Now let's go straight into importing data into our Python environment! Check out DC's Open Data Portal at opendata.dc.gov.

From here, we'll import data into our Python environment in two different ways. First, let's try downloading the data from the website and then pulling it into this notebook. 

Find the City Service Requests for 2016 in DC's Open Data Portal and download the spreadsheet (.csv file) to your computer.

This is a data set containing requests for service through DC's 311 system. People can enter these requests by calling 311, texting DC-311 (32-311), using the 311 app, or visiting the city's online 311 portal. 

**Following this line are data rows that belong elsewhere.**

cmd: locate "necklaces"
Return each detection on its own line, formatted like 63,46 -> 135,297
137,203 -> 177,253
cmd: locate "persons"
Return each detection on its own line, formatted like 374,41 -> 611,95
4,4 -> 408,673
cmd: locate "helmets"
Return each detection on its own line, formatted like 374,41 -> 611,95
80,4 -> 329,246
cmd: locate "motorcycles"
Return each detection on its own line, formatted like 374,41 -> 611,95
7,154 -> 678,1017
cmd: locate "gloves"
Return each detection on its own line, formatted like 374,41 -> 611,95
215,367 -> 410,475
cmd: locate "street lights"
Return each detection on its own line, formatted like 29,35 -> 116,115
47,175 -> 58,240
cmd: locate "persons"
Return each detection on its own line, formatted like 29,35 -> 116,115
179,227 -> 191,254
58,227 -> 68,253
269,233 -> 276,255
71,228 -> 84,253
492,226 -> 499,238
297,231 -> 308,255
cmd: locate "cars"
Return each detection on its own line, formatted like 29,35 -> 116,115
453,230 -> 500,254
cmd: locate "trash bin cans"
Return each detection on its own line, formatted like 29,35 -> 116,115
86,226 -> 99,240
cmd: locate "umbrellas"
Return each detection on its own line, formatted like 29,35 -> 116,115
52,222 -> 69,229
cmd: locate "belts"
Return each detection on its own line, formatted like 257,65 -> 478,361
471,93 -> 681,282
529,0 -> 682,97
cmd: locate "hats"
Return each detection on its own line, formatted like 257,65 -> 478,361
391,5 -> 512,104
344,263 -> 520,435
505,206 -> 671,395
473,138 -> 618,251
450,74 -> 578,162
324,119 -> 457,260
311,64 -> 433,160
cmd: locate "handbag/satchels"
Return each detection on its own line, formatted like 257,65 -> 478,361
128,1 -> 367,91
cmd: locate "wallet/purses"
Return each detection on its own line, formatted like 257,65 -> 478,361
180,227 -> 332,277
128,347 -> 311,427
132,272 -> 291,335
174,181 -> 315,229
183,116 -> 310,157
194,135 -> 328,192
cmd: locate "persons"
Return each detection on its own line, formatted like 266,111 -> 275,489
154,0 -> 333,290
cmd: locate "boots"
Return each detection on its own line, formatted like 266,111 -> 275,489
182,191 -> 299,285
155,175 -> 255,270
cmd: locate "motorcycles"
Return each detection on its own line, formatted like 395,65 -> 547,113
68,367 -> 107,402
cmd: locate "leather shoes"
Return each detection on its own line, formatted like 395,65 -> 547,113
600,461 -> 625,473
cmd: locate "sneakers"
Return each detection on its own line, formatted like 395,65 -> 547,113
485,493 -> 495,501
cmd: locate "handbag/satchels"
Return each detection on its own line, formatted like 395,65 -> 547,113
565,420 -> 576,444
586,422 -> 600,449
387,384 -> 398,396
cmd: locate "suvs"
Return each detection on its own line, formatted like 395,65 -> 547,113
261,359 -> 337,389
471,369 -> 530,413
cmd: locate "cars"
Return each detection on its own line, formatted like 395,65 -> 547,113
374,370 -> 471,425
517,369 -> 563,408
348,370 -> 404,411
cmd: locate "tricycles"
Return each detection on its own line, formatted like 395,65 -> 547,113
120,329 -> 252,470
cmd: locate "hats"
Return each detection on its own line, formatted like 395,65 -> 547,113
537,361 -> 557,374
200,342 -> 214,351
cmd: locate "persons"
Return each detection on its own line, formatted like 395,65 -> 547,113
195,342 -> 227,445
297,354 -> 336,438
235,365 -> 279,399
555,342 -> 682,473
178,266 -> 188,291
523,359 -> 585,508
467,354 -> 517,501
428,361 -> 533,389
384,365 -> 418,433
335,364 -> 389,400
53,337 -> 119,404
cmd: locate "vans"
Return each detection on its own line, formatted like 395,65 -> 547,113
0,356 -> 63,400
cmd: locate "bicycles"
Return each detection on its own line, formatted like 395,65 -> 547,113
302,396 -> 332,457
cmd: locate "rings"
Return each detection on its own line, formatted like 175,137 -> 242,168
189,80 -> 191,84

Now let's try pulling the data into our Python environment using Pandas. 


Pull the .csv file into your Python environment using Pandas and assign it to an object called 'df'.

In [2]:
pd.read_csv('City_Service_Requests_in_2016.csv')

FileNotFoundError: File b'City_Service_Requests_in_2016.csv' does not exist

What happened? You may have received an error like this: "OSError: File b'City_Service_Requests_in_2016.csv' does not exist"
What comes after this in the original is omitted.